Nunca me he puesto a pensar sobre la racionalidad de todo lo anterior. No obstante, de lo único que doy fe, en medio del ambiente de violencia social consuetudinaria en que vive el país,  es que con el Aikido, me siento bien.
Me inicié en el Karate Shotokan en 1980, en la academia Kanazawa, con los sensei César Ferreyra y Sadanori. Luego seguí en el Colegio de Cinturones Negros del Perú, con sensei Milles, con quien llegué a Primer Dan. Hoy, sigo entrenado técnicas del Shotokan por mi cuenta, paralelamente a las de Aikido, mientras que, como bien lo dice el propio Sensei Jorge Calderon (Quinto Dan Aikido Keitenkai), como un post grado bajo su dirección, sudamos la gota gorda tratando de perfeccionar nuestra destreza en  no más de seis letales técnicas de judo avanzado.
De modo que, según el calendario, llevo en estos menesteres treinta y un años...  

Video: Aikido defensa contra bate


¿Qué es el Aikido?
Se trata de un  sistema de combate cuerpo a cuerpo, a mano limpia, o contra oponentes armados con objetos contundentes, punzo-cortantes y hasta con armas de fuego de uso civil. Que quede bien claro: las llamadas armas largas de fuego son otro cantar.
Su diferencia con otras artes similares es que sus técnicas permiten al ejecutante graduar el daño a infligir al oponente, consisten en procedimientos de disuasión o, en algunos casos, de eludir al ataque.  
La mayoría tiene referencias  del Aikido, a partir de las primeras películas de Steven Segal, entre ellas “Nico”, de tema policial.
Segal, se preparó en Japón. Es séptimo Dan en Aikido, reconocido instructor en EEUU y domina otras destrezas conexas como Kenjustsu o el arte de la katana (sable japonés) y lucha con lanza y varas cortas y largas.

El creador
El gran maestro Morihei Ueshiba desarrolló el Aikido, entre los años de 1930 y 1960, a partir de su convicción acerca de que una genuina práctica  marcial  es el camino seguro hacia la armonía entre la conciencia humana y la energía universal. De allí que el vocablo Aikido es la unión de los conceptos japoneses textualizados en kanji,  AI: ARMONIA/ KI: ENERGIA/ DO: CAMINO, RUTA, lo cual se resume en "El camino de la armonía con la energía universal".
Ueshiba no fue un simple peleador. Fue un guerrero, quizá uno de los últimos samurái en el Japón moderno. Desde su juventud, dominó varias artes de pelea y  participó  en varias  guerras reales, en las que predominaba el combate cuerpo a cuerpo (manejo del sable o katana, de la  lanza, el cuchillo, atrape, sumisión, proyección, luxación o fractura del oponente).

= = =

_QUÉ HARÁS_: Prolonga el texto sobre el Aikido a partir de su última oración.

_REGISTROS DE DATOS_:

= = =

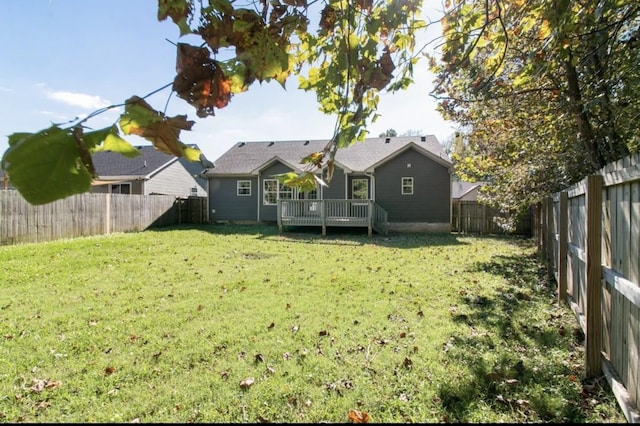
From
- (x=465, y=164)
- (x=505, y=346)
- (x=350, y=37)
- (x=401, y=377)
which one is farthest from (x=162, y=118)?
(x=465, y=164)

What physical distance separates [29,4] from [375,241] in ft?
43.3

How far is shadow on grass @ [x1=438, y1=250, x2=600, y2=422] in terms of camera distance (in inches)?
109

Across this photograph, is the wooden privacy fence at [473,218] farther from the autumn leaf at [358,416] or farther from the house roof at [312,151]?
the autumn leaf at [358,416]

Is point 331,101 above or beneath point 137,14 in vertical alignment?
beneath

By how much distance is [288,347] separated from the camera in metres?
3.84

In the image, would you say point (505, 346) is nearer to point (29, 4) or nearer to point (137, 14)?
point (137, 14)

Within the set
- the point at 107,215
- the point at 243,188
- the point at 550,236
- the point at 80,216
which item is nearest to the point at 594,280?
the point at 550,236

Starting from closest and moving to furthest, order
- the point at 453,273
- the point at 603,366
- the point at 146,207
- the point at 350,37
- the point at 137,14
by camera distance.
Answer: the point at 137,14 < the point at 350,37 < the point at 603,366 < the point at 453,273 < the point at 146,207

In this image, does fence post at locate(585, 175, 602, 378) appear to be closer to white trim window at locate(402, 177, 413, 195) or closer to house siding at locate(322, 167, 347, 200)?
white trim window at locate(402, 177, 413, 195)

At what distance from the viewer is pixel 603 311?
10.1ft

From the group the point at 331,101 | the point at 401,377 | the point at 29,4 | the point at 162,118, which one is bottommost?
the point at 401,377

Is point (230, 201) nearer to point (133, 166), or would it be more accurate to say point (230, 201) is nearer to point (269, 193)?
point (269, 193)

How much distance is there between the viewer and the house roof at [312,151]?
18656mm

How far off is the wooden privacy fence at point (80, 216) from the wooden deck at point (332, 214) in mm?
6408
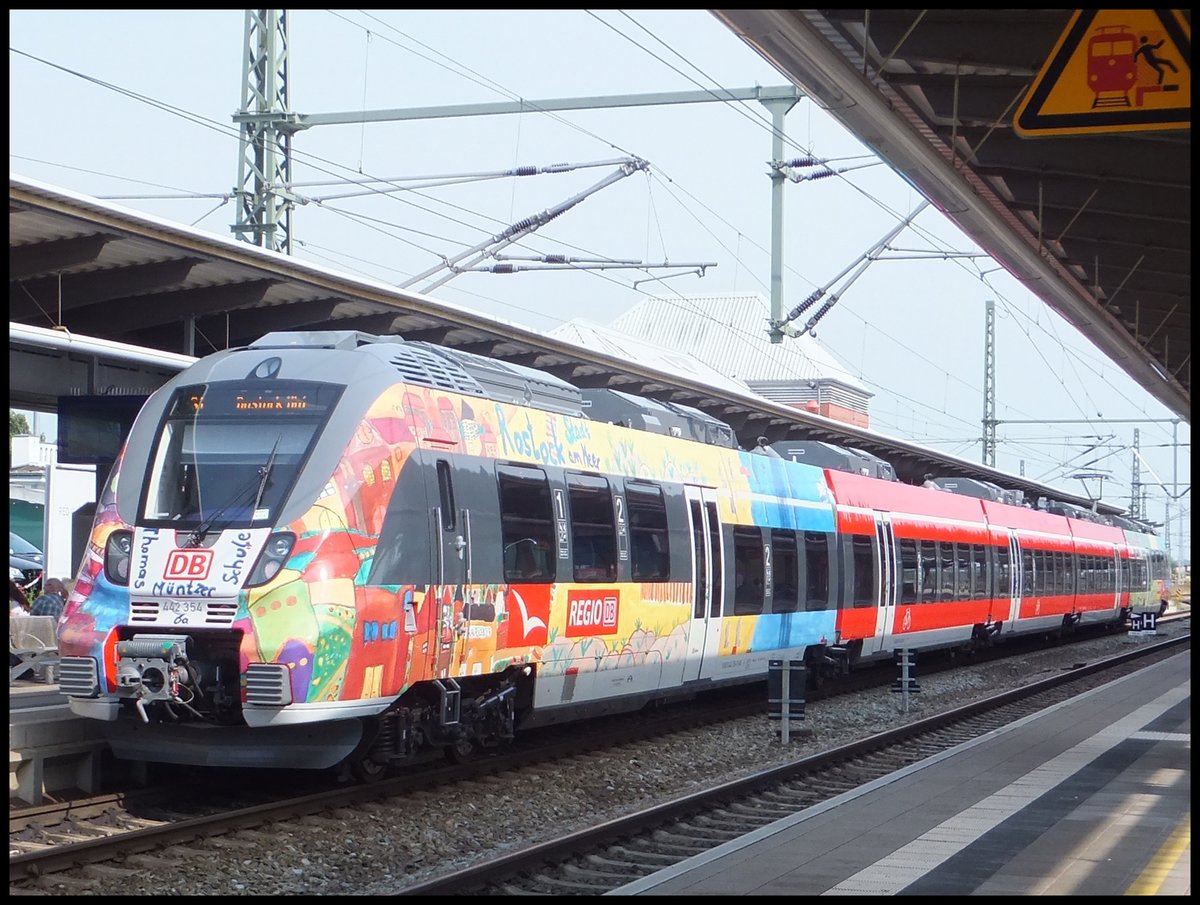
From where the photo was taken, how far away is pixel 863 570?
21.2 m

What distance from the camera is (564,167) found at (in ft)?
56.9

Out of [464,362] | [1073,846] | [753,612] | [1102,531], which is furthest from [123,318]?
[1102,531]

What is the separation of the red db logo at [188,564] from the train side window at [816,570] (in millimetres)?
10333

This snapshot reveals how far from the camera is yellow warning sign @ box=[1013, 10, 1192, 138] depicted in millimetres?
7492

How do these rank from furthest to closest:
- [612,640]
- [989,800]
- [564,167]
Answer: [564,167]
[612,640]
[989,800]

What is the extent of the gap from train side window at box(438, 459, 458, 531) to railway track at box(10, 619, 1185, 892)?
206 centimetres

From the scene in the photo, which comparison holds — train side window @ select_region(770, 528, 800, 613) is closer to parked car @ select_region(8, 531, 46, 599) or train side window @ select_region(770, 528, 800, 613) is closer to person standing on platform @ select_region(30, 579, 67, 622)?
person standing on platform @ select_region(30, 579, 67, 622)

= = =

_ESPACIO DE RESPUESTA_:
Sensei Michío Kanai
El Aikido fue introducido en el Perú por varios maestros que meritoriamente serán recordados durante el III Encuentro Nacional de Asociaciones de Aikido (La VIDENA, 1 y 2 de octubre 2011).
Pero, en mi caso, reconozco como a mis maestros, en este orden: a los sensei HENRY ISHIBASI SAKI, JORGE CALDERON CASTILLO  y MICHÍO KANAI.



Sensei Kanai  es fundador en el Perú del estilo KEITEN KAI, mi estilo, mi escuela de Aikido. Él, es un japonés menudito, duro como una roca, flexible como la tela de una araña y letal como un escorpión.  Disciplinado al máximo, exigente como la Sunat e inflexible en la puntualidad y el respeto a la palabra empeñada. Respetuoso, franco y leal. Un  ejemplo a imitar.    
Sensei Kanai, actualmente en Japón, es un verdadero predicador del Aikido en ultramar: lo trajo al Perú y desde aquí lo llevó a Bolivia, a Italia y hasta Estados Unidos. Esta por regresar a Lima, en donde lo esperamos con los brazos abiertos. 

Herederos
Hoy, sus discípulos directos  suman más de cien y la saga de los practicantes de su estilo  son más de cuatrocientos, concentrados en mayor número en el dojo de la Asociación Peruano Japonesa del Perú, APJ -  Centro Cultural Peruano Japonés - , en Jesús María y en el club de Aikido de la Universidad Nacional Mayor de San Marcos. 
Entreno en el dojo de la APJ  y allí también soy instructor; allí me encuentro conmigo mismo al borde del agotamiento y allí, por más que haya sido el día más negro de la vida (ya tuve varios y habrán más), al final de cada jornada el futuro adquiere otro rostro, el de la seguridad en el camino a seguir y  en una sólida  confianza en uno mismo para enfrentar  el presente cuando de nuevo salga el sol.